Reproduce exactly the lines from the top of the records below through the line holding "Colour Me: Pets".

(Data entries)
====

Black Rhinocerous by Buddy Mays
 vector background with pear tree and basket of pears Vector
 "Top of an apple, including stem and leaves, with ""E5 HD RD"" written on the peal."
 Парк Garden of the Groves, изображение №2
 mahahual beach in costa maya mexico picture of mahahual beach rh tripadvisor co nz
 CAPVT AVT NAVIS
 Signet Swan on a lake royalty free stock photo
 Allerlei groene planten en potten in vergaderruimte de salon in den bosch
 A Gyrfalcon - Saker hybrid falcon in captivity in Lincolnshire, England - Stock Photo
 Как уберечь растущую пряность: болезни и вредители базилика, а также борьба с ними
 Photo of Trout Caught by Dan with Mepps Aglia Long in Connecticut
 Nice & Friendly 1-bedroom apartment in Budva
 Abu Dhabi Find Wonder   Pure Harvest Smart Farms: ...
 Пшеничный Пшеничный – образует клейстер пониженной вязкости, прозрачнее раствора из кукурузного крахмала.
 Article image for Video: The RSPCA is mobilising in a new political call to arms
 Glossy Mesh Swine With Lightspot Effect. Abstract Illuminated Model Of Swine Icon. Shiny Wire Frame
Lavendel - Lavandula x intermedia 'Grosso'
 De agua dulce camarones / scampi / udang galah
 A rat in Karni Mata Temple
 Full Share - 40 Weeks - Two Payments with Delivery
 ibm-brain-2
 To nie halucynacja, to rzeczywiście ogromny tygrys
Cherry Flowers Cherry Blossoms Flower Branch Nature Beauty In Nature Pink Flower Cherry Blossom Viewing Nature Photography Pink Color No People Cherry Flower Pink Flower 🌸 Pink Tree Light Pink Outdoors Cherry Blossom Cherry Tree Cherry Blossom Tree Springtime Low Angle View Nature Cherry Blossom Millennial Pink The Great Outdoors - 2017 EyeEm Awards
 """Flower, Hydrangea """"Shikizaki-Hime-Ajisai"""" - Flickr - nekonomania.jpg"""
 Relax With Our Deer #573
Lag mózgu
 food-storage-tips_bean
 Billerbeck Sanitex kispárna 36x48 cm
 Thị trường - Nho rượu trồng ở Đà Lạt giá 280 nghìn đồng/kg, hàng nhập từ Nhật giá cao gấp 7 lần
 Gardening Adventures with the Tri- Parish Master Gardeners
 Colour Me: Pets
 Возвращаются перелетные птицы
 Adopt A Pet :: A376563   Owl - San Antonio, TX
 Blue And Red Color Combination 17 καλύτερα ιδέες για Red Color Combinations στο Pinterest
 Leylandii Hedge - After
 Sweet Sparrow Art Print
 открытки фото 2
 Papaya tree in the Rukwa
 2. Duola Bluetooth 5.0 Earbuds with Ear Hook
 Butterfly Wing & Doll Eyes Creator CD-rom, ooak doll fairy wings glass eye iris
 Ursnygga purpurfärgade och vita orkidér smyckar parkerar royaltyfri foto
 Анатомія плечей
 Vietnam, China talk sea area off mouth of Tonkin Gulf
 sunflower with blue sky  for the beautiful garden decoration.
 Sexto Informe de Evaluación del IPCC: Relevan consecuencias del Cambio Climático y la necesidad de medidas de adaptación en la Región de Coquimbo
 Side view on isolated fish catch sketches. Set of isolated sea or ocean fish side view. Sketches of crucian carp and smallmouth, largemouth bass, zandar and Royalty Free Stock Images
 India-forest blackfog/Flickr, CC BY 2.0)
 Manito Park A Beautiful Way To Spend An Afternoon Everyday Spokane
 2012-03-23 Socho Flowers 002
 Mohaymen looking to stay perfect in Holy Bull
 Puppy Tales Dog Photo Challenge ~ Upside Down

====

* Solution for this task:
Black Rhinocerous by Buddy Mays
 vector background with pear tree and basket of pears Vector
 "Top of an apple, including stem and leaves, with ""E5 HD RD"" written on the peal."
 Парк Garden of the Groves, изображение №2
 mahahual beach in costa maya mexico picture of mahahual beach rh tripadvisor co nz
 CAPVT AVT NAVIS
 Signet Swan on a lake royalty free stock photo
 Allerlei groene planten en potten in vergaderruimte de salon in den bosch
 A Gyrfalcon - Saker hybrid falcon in captivity in Lincolnshire, England - Stock Photo
 Как уберечь растущую пряность: болезни и вредители базилика, а также борьба с ними
 Photo of Trout Caught by Dan with Mepps Aglia Long in Connecticut
 Nice & Friendly 1-bedroom apartment in Budva
 Abu Dhabi Find Wonder   Pure Harvest Smart Farms: ...
 Пшеничный Пшеничный – образует клейстер пониженной вязкости, прозрачнее раствора из кукурузного крахмала.
 Article image for Video: The RSPCA is mobilising in a new political call to arms
 Glossy Mesh Swine With Lightspot Effect. Abstract Illuminated Model Of Swine Icon. Shiny Wire Frame
Lavendel - Lavandula x intermedia 'Grosso'
 De agua dulce camarones / scampi / udang galah
 A rat in Karni Mata Temple
 Full Share - 40 Weeks - Two Payments with Delivery
 ibm-brain-2
 To nie halucynacja, to rzeczywiście ogromny tygrys
Cherry Flowers Cherry Blossoms Flower Branch Nature Beauty In Nature Pink Flower Cherry Blossom Viewing Nature Photography Pink Color No People Cherry Flower Pink Flower 🌸 Pink Tree Light Pink Outdoors Cherry Blossom Cherry Tree Cherry Blossom Tree Springtime Low Angle View Nature Cherry Blossom Millennial Pink The Great Outdoors - 2017 EyeEm Awards
 """Flower, Hydrangea """"Shikizaki-Hime-Ajisai"""" - Flickr - nekonomania.jpg"""
 Relax With Our Deer #573
Lag mózgu
 food-storage-tips_bean
 Billerbeck Sanitex kispárna 36x48 cm
 Thị trường - Nho rượu trồng ở Đà Lạt giá 280 nghìn đồng/kg, hàng nhập từ Nhật giá cao gấp 7 lần
 Gardening Adventures with the Tri- Parish Master Gardeners
 Colour Me: Pets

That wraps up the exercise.